Our previous study on co-administration of CD19-and CD22-CAR T cell therapy demonstrated durable remission in children with relapsed or refractory B-lineage acute lymphoblastic leukemia (B-ALL) (Wang et al. J Clin Oncol 2023; 41:1670-83). To further improve outcomes, we developed a bicistronic CD19/CD22 CAR (B019) to aim at advancing event-free survival (EFS) and overall survival (OS) in the treatment of relapsed or refractory childhood B-ALL. The primary objectives were to enhance event-free survival, overall survival, and safety outcomes regardless of prior exposure to allogeneic hematopoietic cell transplantation.

This single arm investigator-initiated trial enrolled 343 patients with relapsed or refractory B-ALL aged ≤ 18 years between January 2022 and April 2024. Patients underwent debulking and lymphodepletion during a 7-day period while the CAR T cells were manufactured.

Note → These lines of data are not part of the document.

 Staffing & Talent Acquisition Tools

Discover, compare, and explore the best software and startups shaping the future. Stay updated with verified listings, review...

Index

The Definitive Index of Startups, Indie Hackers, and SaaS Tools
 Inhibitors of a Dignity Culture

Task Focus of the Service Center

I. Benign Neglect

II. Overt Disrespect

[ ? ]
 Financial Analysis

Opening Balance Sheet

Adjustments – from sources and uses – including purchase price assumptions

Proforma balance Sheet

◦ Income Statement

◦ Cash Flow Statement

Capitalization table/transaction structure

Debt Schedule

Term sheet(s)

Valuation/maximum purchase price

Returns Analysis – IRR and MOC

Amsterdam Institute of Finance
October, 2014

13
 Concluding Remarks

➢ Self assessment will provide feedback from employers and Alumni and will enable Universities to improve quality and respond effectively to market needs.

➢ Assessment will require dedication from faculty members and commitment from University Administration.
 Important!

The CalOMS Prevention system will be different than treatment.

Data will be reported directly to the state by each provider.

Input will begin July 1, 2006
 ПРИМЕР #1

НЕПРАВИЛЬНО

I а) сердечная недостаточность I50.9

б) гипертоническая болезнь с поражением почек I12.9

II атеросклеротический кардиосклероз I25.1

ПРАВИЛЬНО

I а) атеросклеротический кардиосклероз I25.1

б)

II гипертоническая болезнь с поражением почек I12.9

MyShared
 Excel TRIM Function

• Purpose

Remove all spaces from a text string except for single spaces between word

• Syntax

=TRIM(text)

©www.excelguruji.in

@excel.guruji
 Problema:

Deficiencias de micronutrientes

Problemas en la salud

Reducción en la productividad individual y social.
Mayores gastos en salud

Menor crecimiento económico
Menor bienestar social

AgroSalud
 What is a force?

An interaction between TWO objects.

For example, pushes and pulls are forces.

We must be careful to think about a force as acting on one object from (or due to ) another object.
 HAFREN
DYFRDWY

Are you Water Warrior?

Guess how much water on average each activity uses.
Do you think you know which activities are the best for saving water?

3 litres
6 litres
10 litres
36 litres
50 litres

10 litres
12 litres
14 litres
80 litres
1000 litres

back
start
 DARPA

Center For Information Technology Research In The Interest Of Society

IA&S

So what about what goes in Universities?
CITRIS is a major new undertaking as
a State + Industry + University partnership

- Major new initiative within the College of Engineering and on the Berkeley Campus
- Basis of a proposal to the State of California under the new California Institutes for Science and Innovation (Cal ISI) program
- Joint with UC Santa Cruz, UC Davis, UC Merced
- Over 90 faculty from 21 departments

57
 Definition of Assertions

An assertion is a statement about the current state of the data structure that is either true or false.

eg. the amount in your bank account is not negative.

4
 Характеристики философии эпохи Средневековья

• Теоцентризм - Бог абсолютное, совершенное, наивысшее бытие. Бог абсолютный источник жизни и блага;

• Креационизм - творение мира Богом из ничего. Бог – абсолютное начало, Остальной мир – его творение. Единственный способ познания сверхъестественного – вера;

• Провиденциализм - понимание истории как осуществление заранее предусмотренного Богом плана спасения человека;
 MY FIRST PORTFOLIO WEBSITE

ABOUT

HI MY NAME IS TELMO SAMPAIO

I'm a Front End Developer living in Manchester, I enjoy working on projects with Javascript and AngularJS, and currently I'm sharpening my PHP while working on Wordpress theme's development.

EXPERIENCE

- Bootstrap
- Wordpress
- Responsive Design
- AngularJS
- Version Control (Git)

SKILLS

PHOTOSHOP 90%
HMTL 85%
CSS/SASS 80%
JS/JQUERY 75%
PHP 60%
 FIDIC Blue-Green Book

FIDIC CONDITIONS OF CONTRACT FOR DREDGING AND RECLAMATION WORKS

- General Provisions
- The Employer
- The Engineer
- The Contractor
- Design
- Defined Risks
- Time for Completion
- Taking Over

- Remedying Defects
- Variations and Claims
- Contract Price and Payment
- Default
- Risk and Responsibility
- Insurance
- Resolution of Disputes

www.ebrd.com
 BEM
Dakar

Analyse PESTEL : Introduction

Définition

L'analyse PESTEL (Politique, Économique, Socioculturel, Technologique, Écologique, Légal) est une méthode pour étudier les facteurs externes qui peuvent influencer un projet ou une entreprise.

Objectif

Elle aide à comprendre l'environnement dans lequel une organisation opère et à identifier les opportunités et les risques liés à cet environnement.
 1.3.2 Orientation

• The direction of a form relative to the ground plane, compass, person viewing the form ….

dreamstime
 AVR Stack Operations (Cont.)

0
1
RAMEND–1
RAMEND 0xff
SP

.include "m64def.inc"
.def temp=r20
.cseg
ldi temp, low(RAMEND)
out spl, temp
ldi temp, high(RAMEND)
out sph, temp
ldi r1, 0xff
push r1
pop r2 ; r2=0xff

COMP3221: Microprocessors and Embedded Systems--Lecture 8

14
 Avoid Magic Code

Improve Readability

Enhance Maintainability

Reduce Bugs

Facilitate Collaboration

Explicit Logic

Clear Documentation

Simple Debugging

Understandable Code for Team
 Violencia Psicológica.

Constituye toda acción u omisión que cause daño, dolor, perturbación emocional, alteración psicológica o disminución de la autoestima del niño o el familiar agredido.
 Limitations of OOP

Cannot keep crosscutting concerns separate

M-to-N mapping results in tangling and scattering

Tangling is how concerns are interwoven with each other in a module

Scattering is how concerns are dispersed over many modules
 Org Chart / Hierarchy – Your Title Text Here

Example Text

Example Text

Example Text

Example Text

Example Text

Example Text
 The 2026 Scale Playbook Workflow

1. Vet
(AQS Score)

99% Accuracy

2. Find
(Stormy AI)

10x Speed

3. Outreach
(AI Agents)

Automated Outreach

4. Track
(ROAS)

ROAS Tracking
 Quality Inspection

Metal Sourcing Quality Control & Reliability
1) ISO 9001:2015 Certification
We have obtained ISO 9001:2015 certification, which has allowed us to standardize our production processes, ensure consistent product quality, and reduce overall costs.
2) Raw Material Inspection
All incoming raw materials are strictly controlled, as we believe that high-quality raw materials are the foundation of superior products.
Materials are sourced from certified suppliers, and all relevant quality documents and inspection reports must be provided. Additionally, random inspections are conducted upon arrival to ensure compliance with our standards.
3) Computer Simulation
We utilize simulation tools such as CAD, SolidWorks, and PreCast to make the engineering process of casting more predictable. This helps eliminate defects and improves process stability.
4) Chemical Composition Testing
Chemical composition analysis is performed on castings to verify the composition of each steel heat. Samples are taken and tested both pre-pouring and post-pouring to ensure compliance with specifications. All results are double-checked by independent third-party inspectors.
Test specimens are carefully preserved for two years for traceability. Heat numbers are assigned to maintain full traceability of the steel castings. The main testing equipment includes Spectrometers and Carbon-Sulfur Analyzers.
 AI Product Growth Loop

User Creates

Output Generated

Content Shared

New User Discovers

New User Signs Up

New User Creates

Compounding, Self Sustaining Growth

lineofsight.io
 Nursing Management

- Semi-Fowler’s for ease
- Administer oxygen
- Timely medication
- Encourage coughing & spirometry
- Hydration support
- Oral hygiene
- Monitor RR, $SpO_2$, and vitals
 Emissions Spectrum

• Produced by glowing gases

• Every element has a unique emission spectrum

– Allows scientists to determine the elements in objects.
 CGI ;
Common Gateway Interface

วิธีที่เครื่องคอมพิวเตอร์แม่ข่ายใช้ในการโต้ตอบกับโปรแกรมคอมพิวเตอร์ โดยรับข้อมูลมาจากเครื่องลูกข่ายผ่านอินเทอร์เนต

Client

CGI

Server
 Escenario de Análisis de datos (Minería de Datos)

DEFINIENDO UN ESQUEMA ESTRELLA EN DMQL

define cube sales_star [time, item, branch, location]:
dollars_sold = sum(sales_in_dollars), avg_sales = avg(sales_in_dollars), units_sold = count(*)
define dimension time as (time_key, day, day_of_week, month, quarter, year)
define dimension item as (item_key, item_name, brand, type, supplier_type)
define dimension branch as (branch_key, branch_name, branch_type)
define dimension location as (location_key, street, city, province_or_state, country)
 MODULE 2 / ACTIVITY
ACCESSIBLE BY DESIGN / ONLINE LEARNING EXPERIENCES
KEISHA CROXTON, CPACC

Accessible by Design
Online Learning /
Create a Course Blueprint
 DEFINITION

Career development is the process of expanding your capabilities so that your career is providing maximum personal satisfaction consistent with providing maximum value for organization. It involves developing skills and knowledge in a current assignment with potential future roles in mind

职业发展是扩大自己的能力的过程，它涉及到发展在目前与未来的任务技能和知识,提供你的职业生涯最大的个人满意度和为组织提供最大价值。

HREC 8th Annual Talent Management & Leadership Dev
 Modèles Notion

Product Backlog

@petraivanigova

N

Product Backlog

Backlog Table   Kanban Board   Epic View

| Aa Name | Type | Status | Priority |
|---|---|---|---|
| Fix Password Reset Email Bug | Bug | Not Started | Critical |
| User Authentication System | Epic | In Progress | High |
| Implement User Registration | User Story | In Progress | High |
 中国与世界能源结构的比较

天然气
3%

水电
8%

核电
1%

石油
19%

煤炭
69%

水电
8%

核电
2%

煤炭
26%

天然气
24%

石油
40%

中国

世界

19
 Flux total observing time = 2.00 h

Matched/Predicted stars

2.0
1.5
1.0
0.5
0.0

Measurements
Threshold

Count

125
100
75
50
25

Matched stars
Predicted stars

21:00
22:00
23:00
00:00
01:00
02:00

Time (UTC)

The regimen was administered at doses ranging from 1 × 106/kg to 10 × 106/kg. Patients were stratified into two main cohorts: (1) isolated extramedullary disease (n = 51) which included patients with isolated central nervous system (CNS) or testicular relapse; (2) refractory or combined hematologic relapse (n = 292), this cohort included patients who had bone marrow relapse with or without extramedullary involvement. Median follow-up for patients who were alive at the time of analysis was 13.9 months (IQR 9.0-22.4). Throughout the trial, we evaluated the patients&apos; clinical responses, side effects, cytokine production assessment, bone marrow biopsies and the expansion and persistence of CAR-T cells at defined intervals. The response rate (CR+CRi) was 99.1% among the 318 evaluable patients, all of whom were MRD negative (< 0.01%). The 12-month EFS and OS rates for 267 patients with isolated or combined hematologic relapse were 72.4% and 91.4% respectively. Consolidative transplantation was associated with favorable outcomes and was performed in 37 of 267 patients (13.9%). The 12-month EFS was 86.0% for those who received transplantation versus 71.4% for those who did not (p = 0.04). However, regarding OS, the transplantation did not provide a significant benefit, with 12-month OS rates of 94.2% for transplanted patients and 92.2% for non-transplanted patients (p = 0.86). Among the 230 patients who did not undergo transplantation after CAR T-cell therapy, 69 patients relapsed with different loss of the antigens (45 CD19+/CD22+, 23 CD19-/CD22+, and 1 CD19-/CD22-). Most were treated with a second salvaged bicistronic CD19/CD22 CAR T cell therapy, achieving complete remission again in 35 of 36 (97.2%) CD19+/CD22+ patients and 14 of 21 (66.7%) CD19-/CD22+ patients. Cytokine release syndrome was the most common toxicity observed and was developed in all patients, with grade III-IV CRS occurring in 48.7% (155 patients), resulting in two deaths. CAR T-cell neurotoxicity was observed in 52 patients (16.4%) and manageable. No Other unexpected safety signals were observed during the study.

Bicistronic CD19/CD22-targeted CAR-T cell therapy is a safe and effective regimen which achieved durable remission in children with relapsed or refractory B-ALL, including those with isolated or combined extramedullary relapse.